[Questions on scene geometry]
******

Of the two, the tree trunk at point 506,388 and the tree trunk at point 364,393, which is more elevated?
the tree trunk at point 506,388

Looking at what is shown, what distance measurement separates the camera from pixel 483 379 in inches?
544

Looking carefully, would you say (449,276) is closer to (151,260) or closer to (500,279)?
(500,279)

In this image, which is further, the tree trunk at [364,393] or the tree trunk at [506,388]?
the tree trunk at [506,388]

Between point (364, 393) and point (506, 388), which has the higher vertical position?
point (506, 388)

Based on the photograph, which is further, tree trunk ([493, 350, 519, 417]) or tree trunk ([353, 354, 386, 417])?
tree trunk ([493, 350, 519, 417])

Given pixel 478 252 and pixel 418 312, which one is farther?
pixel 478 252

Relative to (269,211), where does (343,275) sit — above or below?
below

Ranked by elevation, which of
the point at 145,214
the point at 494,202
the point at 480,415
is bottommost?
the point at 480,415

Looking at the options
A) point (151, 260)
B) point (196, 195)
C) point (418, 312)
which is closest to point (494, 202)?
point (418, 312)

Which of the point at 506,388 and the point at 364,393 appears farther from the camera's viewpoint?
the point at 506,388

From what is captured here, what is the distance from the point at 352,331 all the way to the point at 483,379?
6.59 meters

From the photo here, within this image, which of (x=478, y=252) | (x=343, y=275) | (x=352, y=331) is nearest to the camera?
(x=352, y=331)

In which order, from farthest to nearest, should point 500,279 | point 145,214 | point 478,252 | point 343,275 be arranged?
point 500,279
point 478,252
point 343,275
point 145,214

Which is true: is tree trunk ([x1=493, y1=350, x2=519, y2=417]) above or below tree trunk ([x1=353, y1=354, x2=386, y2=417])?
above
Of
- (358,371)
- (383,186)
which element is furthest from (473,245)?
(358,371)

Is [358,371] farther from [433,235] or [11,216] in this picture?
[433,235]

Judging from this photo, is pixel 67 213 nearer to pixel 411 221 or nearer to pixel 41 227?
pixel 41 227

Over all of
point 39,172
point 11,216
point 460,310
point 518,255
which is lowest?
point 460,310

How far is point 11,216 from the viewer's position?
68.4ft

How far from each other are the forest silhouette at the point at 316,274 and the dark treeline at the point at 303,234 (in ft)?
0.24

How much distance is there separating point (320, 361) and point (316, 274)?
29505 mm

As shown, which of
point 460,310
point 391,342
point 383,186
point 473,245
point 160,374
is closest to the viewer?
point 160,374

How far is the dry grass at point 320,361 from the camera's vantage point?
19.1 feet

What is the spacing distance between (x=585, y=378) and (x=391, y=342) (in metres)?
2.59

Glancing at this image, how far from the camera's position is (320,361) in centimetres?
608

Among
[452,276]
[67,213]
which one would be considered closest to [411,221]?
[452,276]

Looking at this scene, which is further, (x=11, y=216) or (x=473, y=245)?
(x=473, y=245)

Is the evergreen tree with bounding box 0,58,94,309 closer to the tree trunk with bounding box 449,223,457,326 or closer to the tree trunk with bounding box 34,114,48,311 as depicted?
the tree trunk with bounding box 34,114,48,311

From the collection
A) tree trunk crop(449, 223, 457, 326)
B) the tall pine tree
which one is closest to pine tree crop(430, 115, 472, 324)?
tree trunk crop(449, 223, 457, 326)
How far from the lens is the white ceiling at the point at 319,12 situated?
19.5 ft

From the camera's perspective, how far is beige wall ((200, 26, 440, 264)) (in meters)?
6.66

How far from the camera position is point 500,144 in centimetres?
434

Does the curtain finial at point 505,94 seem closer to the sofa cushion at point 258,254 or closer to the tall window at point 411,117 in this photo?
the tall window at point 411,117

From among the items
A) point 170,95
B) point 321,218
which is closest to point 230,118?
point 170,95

******

#### [DIRECTIONS FOR THIS TASK]
Render the listing from the line with "Looking at the options" up to and including the line with "6.59 meters" as a Markdown table with the columns Row and Line. Give each line its own numbered row, and leave out blank lines.

#### [FULL RESPONSE]
| Row | Line |
|---|---|
| 1 | Looking at the options |
| 2 | A) point (151, 260) |
| 3 | B) point (196, 195) |
| 4 | C) point (418, 312) |
| 5 | which is closest to point (494, 202)? |
| 6 | point (418, 312) |
| 7 | Which of the point at 506,388 and the point at 364,393 appears farther from the camera's viewpoint? |
| 8 | the point at 506,388 |
| 9 | From what is captured here, what is the distance from the point at 352,331 all the way to the point at 483,379? |
| 10 | 6.59 meters |